Stated goal
Rewrite everything from the line containing "Does point 649,145" down through the end of the records, replacing "nearer to" with "closer to" and changing nothing else. Leave the pictures out of your answer.
**** Input for this task
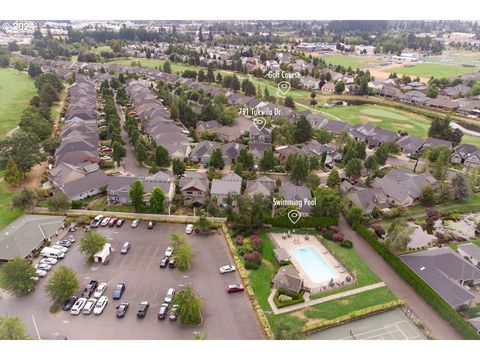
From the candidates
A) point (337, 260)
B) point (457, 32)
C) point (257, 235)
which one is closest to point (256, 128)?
point (257, 235)

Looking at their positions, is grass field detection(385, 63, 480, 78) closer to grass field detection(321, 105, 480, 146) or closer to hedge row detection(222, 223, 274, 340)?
grass field detection(321, 105, 480, 146)

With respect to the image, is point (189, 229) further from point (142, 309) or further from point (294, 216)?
point (294, 216)

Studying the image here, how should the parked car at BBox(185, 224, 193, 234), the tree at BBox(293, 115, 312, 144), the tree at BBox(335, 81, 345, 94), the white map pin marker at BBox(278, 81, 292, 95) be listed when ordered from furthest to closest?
the tree at BBox(335, 81, 345, 94) → the white map pin marker at BBox(278, 81, 292, 95) → the tree at BBox(293, 115, 312, 144) → the parked car at BBox(185, 224, 193, 234)

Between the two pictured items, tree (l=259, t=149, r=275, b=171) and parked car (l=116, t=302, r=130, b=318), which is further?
tree (l=259, t=149, r=275, b=171)

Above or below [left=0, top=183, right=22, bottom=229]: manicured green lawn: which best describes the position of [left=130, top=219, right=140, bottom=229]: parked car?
below

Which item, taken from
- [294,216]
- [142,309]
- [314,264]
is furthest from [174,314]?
[294,216]

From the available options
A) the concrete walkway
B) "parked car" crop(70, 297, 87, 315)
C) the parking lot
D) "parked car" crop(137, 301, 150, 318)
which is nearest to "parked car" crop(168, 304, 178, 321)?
the parking lot

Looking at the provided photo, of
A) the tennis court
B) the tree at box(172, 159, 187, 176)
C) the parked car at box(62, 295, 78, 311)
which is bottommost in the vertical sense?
the tennis court

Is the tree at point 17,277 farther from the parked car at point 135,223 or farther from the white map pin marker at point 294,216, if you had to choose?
the white map pin marker at point 294,216
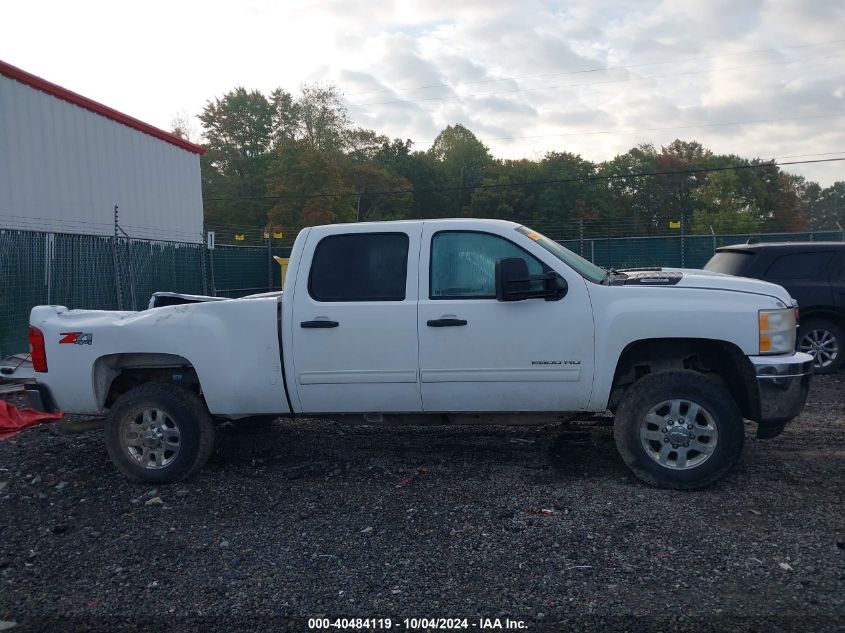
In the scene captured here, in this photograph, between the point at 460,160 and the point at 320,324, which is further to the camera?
the point at 460,160

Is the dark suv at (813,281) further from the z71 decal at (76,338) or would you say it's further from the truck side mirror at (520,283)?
the z71 decal at (76,338)

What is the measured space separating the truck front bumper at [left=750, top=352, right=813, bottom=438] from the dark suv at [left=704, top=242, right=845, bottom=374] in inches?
190

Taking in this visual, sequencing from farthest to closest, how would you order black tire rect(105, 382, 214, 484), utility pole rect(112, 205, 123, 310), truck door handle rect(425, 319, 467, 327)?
utility pole rect(112, 205, 123, 310), black tire rect(105, 382, 214, 484), truck door handle rect(425, 319, 467, 327)

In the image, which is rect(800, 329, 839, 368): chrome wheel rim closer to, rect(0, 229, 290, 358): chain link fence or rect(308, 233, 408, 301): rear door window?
rect(308, 233, 408, 301): rear door window

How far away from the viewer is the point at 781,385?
5102mm

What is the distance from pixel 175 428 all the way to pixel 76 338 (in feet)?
3.36

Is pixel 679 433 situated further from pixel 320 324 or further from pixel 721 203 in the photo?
pixel 721 203

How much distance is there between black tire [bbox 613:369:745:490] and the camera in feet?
16.8

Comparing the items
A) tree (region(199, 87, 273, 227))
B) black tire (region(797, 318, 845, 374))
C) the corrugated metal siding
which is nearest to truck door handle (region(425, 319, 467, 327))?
black tire (region(797, 318, 845, 374))

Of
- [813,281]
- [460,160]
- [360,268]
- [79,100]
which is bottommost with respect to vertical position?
[813,281]

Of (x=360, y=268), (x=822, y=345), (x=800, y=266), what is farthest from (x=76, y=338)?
(x=822, y=345)

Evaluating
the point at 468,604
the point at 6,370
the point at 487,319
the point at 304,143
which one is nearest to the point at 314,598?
the point at 468,604

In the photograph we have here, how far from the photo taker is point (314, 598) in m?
3.87

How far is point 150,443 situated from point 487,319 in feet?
8.96
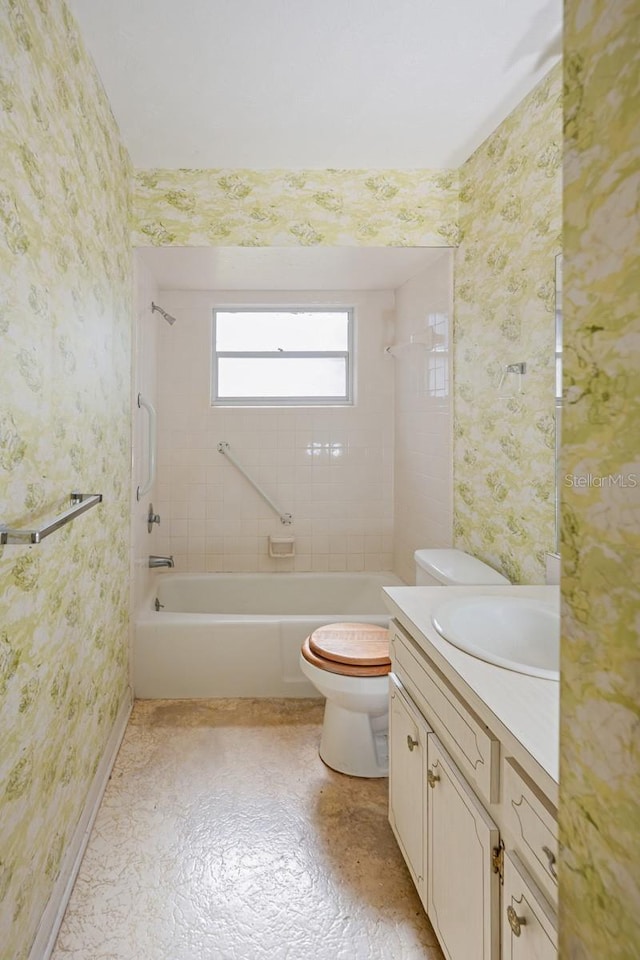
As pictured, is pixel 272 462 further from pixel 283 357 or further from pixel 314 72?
pixel 314 72

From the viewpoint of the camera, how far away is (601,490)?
0.46 m

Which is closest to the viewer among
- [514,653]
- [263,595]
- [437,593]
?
[514,653]

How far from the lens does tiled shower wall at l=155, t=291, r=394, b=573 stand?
3.39 meters

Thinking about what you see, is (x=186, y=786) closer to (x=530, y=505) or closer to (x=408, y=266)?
(x=530, y=505)

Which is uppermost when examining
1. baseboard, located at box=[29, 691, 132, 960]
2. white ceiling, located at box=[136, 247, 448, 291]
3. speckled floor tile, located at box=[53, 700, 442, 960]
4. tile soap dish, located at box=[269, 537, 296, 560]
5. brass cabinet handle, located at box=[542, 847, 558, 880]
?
white ceiling, located at box=[136, 247, 448, 291]

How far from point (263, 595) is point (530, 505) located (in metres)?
1.89

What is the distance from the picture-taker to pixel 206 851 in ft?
5.47

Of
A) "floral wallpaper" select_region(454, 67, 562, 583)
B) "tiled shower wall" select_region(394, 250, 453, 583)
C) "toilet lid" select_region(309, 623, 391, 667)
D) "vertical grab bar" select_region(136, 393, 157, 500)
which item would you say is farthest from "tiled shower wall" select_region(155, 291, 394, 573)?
"toilet lid" select_region(309, 623, 391, 667)

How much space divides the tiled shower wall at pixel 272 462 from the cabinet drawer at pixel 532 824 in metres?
2.60

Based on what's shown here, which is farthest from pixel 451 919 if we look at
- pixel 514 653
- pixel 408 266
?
pixel 408 266

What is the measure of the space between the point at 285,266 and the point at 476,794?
100.0 inches

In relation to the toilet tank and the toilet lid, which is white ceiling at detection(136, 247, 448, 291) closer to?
the toilet tank

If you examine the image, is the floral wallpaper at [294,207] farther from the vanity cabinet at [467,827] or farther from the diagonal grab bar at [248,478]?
the vanity cabinet at [467,827]

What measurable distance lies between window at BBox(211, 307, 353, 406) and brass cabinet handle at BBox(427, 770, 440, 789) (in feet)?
8.38
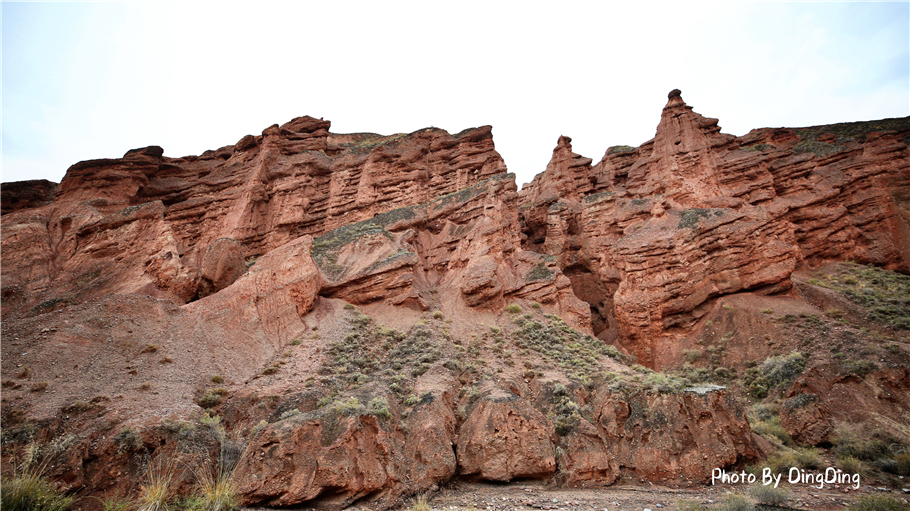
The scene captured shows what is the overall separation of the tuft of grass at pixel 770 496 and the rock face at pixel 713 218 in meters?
14.9

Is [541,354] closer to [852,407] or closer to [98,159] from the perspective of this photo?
[852,407]

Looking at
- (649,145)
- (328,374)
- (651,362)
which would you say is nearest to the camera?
(328,374)

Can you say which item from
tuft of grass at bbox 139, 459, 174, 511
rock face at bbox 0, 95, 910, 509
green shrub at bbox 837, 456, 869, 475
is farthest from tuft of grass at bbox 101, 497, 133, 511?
green shrub at bbox 837, 456, 869, 475

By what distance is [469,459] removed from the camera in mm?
13969

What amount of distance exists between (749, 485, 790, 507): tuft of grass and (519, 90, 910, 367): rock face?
14893 millimetres

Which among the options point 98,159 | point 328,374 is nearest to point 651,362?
point 328,374

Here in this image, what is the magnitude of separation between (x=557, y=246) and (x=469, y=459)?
23.7 metres

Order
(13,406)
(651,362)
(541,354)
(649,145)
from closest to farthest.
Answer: (13,406) < (541,354) < (651,362) < (649,145)

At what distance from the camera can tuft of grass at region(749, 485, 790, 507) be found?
37.4ft

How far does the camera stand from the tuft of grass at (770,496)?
37.4 ft

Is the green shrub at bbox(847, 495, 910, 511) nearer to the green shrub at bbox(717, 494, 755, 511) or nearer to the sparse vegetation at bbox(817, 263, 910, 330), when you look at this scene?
the green shrub at bbox(717, 494, 755, 511)

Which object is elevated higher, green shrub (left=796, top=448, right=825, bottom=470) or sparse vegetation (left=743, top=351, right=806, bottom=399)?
sparse vegetation (left=743, top=351, right=806, bottom=399)

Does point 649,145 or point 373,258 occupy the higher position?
point 649,145

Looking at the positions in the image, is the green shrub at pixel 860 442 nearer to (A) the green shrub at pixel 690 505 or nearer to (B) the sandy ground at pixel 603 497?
(B) the sandy ground at pixel 603 497
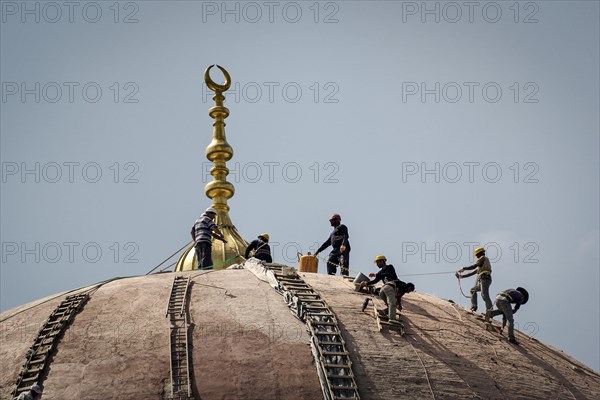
********
The solution
Does point 649,145 or point 373,258 occupy the higher position?
point 649,145

Looking at the positions in the image, is the green shrub at pixel 860 442 closer to (A) the green shrub at pixel 690 505 or closer to (B) the sandy ground at pixel 603 497?
(B) the sandy ground at pixel 603 497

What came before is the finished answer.